═══ Data

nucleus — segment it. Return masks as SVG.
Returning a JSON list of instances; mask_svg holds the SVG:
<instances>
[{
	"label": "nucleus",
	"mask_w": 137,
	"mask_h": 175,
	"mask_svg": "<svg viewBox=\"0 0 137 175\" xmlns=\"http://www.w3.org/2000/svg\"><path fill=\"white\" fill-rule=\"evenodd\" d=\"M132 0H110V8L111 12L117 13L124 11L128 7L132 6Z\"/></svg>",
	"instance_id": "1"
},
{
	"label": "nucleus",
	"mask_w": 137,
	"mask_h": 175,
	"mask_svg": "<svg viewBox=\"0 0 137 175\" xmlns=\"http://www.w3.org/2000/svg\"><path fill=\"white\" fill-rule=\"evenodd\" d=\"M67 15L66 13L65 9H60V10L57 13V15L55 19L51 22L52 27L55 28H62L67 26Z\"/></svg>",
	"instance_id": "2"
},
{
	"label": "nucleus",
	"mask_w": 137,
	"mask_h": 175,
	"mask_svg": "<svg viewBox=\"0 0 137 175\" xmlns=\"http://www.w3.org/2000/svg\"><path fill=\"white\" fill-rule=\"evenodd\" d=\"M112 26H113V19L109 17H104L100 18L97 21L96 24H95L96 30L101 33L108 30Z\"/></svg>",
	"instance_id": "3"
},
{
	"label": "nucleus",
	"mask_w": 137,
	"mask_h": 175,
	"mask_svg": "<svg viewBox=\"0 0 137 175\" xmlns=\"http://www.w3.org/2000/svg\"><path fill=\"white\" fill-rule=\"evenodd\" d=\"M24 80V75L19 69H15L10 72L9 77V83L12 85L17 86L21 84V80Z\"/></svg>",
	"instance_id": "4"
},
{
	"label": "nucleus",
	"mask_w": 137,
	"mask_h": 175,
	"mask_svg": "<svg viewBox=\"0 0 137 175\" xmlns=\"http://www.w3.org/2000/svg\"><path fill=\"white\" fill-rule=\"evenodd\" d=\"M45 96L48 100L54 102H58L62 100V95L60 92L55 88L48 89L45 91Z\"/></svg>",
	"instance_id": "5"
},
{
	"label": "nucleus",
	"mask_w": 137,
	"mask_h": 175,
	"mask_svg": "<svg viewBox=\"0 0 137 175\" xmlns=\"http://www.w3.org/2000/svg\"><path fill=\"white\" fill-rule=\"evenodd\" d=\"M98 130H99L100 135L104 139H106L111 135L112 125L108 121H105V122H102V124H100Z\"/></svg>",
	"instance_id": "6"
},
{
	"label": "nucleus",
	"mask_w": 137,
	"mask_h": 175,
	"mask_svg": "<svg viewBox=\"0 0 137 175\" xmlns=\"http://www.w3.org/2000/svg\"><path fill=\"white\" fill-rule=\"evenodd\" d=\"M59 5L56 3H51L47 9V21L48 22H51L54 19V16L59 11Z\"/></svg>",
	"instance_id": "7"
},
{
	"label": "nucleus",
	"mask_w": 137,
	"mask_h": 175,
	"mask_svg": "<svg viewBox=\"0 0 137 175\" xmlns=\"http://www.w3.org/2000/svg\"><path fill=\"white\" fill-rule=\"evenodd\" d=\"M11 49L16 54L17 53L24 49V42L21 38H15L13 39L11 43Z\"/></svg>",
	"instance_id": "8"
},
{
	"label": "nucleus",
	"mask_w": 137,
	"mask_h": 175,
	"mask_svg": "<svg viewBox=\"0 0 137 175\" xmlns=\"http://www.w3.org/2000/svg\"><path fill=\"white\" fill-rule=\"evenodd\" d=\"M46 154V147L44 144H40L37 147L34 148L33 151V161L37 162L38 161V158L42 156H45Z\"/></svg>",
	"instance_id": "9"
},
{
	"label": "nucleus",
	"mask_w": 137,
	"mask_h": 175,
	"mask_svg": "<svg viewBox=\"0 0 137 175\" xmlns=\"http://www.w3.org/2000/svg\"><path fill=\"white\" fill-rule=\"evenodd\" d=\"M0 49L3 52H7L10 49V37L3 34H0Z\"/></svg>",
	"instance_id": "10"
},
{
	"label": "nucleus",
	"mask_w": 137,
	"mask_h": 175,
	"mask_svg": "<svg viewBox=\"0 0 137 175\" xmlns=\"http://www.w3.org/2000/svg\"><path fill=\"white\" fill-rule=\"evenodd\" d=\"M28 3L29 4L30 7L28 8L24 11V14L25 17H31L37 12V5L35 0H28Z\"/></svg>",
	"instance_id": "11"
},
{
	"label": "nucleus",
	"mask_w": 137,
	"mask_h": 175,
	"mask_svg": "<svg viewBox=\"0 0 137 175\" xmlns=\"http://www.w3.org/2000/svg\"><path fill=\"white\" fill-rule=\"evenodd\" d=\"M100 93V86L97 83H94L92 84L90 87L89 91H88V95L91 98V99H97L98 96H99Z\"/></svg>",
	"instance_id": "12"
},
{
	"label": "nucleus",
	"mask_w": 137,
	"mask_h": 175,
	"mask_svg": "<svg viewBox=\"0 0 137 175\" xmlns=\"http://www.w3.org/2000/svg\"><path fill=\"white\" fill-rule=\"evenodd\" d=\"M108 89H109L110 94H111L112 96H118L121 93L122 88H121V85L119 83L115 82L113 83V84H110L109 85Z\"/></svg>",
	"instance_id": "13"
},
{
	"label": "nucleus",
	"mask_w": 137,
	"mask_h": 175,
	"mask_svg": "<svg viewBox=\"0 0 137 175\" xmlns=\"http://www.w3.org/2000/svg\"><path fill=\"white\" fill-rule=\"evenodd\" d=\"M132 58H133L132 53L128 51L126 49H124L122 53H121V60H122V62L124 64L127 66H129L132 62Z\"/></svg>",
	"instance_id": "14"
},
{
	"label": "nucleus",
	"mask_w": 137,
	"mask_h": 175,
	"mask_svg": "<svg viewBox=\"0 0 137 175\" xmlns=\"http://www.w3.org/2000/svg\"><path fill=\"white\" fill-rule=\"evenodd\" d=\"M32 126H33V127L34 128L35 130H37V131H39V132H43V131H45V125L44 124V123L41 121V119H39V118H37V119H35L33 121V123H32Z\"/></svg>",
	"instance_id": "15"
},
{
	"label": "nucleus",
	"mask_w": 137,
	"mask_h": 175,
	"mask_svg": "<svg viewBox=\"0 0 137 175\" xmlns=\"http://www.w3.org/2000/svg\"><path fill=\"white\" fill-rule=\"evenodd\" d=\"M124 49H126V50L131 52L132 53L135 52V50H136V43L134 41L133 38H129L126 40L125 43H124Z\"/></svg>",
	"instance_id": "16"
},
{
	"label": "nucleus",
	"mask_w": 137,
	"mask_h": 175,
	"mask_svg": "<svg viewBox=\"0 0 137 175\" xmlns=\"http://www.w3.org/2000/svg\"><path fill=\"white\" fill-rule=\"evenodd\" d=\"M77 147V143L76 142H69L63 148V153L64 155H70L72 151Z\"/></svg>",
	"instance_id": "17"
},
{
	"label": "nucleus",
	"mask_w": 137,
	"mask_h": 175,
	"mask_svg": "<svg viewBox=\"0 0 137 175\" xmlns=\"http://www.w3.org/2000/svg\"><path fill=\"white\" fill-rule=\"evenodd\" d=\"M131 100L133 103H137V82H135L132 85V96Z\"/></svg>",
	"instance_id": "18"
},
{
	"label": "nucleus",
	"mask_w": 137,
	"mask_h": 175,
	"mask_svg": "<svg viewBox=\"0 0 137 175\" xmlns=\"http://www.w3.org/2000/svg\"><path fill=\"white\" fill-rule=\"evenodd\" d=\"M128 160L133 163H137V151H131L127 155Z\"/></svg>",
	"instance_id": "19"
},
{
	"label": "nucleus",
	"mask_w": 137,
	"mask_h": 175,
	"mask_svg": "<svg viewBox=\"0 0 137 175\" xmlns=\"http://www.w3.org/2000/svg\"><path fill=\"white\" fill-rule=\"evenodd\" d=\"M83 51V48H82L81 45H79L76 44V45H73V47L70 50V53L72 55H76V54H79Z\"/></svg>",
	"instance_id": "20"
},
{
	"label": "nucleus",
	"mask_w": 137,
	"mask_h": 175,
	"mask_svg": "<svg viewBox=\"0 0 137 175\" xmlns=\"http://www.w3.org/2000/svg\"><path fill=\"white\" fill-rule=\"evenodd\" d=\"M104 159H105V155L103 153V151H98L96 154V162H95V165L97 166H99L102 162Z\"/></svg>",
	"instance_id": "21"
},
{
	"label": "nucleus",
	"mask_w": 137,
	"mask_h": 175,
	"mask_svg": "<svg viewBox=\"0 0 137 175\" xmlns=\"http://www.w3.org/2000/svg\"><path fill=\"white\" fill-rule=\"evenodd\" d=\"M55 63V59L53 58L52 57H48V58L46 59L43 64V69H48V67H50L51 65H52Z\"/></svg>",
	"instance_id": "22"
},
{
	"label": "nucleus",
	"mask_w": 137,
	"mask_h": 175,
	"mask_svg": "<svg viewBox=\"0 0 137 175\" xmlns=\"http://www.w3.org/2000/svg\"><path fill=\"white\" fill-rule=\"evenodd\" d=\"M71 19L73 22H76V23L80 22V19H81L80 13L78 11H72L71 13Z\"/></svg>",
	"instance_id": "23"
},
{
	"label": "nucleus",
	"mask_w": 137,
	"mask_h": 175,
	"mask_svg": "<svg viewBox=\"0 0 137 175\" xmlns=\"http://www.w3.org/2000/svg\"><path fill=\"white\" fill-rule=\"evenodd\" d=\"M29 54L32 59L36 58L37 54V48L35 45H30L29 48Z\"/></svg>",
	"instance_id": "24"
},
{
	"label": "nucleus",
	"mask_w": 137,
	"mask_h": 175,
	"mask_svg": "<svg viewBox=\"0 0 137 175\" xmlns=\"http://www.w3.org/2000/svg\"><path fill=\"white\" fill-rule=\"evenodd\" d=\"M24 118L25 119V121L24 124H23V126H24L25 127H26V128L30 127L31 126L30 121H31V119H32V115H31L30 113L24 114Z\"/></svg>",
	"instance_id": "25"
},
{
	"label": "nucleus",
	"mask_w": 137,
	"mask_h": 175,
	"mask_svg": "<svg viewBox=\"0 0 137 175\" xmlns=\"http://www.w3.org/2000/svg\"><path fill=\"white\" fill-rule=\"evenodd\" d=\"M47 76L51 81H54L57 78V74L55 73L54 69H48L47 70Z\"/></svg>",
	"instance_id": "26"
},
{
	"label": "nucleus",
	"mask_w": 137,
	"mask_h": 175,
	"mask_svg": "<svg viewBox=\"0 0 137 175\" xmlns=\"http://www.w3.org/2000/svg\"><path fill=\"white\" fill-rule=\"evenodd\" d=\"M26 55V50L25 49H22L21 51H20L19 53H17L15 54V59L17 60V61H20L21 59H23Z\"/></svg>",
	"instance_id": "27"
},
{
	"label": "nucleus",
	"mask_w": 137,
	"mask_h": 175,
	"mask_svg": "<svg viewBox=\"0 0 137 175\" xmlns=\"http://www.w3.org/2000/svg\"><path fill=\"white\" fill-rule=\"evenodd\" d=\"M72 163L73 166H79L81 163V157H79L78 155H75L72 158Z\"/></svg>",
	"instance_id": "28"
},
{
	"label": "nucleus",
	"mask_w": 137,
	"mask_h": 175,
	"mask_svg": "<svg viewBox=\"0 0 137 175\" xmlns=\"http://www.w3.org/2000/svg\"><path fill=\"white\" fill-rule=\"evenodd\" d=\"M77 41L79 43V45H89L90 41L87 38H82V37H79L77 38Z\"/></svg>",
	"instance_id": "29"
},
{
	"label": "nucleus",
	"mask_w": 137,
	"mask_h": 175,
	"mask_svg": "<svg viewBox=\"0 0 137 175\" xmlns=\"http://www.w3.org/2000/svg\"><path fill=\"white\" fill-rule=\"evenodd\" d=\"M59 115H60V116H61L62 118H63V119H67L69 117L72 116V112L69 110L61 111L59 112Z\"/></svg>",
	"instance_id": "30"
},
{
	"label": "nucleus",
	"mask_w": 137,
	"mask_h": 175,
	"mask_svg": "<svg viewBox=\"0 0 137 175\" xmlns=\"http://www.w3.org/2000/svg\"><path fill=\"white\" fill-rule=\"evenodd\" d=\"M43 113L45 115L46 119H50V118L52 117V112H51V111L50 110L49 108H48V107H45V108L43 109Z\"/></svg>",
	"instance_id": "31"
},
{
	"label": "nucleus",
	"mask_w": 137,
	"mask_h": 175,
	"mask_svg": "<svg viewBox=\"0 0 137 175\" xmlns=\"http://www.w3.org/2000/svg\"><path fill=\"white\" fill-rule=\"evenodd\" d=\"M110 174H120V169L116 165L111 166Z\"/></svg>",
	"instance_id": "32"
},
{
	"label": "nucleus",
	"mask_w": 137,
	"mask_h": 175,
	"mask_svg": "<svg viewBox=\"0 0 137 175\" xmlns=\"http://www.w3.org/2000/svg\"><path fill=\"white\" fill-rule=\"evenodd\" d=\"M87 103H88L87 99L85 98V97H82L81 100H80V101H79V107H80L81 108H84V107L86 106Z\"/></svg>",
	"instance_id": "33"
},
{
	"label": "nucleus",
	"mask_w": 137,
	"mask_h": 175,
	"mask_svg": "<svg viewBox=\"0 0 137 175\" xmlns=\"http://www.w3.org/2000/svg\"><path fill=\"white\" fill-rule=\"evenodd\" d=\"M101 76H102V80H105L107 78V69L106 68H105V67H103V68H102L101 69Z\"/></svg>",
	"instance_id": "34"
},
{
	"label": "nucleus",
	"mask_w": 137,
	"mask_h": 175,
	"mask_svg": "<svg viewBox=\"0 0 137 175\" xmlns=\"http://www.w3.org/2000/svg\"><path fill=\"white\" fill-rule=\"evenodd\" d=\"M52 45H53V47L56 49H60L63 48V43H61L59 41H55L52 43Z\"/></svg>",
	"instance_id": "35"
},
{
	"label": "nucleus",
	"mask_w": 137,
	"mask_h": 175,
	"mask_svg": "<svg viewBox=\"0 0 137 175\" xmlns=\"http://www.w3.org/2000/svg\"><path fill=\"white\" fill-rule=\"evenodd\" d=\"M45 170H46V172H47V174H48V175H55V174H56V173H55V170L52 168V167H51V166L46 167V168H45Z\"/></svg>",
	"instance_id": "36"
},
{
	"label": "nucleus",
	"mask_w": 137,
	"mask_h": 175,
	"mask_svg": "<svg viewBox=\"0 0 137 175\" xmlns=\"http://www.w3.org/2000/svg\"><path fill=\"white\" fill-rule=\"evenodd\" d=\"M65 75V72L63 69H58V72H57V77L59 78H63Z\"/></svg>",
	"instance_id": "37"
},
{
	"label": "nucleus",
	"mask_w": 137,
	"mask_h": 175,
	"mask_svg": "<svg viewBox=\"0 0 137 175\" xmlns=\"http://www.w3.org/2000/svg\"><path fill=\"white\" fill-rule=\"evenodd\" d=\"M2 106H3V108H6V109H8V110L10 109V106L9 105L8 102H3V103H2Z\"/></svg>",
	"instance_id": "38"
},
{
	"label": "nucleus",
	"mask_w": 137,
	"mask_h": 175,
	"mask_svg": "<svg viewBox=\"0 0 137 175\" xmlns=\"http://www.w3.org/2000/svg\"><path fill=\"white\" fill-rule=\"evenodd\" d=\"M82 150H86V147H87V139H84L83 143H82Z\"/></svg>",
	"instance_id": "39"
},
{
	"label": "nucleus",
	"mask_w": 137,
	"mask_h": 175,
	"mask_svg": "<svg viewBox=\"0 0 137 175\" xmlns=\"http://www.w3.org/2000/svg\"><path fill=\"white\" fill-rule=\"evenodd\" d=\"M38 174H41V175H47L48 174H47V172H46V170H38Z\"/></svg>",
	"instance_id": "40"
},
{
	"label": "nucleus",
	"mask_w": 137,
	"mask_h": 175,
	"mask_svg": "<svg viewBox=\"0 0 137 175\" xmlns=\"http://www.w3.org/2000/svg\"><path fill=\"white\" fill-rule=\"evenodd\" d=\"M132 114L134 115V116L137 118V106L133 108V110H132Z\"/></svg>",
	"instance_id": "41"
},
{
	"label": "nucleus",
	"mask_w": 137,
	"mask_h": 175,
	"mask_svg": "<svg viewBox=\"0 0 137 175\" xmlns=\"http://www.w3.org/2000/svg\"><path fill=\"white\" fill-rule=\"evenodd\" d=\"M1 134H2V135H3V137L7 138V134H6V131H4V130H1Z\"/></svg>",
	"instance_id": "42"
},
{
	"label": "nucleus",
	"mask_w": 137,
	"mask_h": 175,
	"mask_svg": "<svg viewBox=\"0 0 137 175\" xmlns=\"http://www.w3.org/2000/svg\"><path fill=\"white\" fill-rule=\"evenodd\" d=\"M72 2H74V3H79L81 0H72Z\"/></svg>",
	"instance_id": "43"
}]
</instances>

══════

Work to be completed
In the data above, how many lines contain the string "instances", with case counting? Reply with the number alone.

Answer to this problem
3